__Required task__.
Write out every record in full, exactly as written, please.

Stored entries
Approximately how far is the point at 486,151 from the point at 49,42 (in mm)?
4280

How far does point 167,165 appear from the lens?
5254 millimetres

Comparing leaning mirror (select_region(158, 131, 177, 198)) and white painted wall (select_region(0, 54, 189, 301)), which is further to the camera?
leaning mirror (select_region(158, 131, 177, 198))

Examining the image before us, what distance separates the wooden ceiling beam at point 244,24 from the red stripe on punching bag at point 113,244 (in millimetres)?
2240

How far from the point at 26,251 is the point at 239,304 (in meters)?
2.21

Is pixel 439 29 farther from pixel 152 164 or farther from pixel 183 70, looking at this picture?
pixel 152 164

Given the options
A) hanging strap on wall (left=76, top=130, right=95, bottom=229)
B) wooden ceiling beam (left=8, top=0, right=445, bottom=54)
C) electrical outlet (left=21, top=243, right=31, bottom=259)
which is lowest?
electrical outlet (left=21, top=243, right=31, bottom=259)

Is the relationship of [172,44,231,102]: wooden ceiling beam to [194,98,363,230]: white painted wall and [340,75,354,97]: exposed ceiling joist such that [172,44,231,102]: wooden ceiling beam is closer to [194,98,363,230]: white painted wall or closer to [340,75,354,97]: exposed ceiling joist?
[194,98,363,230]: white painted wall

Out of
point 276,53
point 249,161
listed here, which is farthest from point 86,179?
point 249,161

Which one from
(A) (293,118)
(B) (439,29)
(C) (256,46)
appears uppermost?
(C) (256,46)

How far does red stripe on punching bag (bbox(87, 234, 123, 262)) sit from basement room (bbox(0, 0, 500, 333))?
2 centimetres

__Answer below__.
Approximately how far is the point at 486,151 from the point at 49,42 (in mm)?
4280

How far does point 167,165 appear from the lens?
5254 millimetres

Comparing leaning mirror (select_region(158, 131, 177, 198)) and white painted wall (select_region(0, 54, 189, 301)), which is further to the camera?
leaning mirror (select_region(158, 131, 177, 198))

Examining the image before us, what distance separates the wooden ceiling beam at point 244,24 from the red stripe on punching bag at point 113,244 (in millimetres)?
2240

How far from the point at 26,251 is the point at 239,304 (in meters)?
2.21

Is pixel 439 29 farther from pixel 152 164 or farther from pixel 183 70, looking at this picture?
pixel 152 164

Given the options
A) hanging strap on wall (left=76, top=130, right=95, bottom=229)
B) wooden ceiling beam (left=8, top=0, right=445, bottom=54)
C) electrical outlet (left=21, top=243, right=31, bottom=259)
which is lowest?
electrical outlet (left=21, top=243, right=31, bottom=259)

Is the relationship of [172,44,231,102]: wooden ceiling beam to [194,98,363,230]: white painted wall and [340,75,354,97]: exposed ceiling joist such that [172,44,231,102]: wooden ceiling beam is closer to [194,98,363,230]: white painted wall or closer to [340,75,354,97]: exposed ceiling joist?
[194,98,363,230]: white painted wall

Out of
point 276,53
point 249,161
listed here, which is farthest from point 86,179?
point 249,161

Which one from
(A) (293,118)
(B) (439,29)
(C) (256,46)
appears uppermost?
(C) (256,46)

How far does red stripe on punching bag (bbox(87, 234, 123, 262)) sit from basement room (bbox(0, 0, 500, 333))?
2 centimetres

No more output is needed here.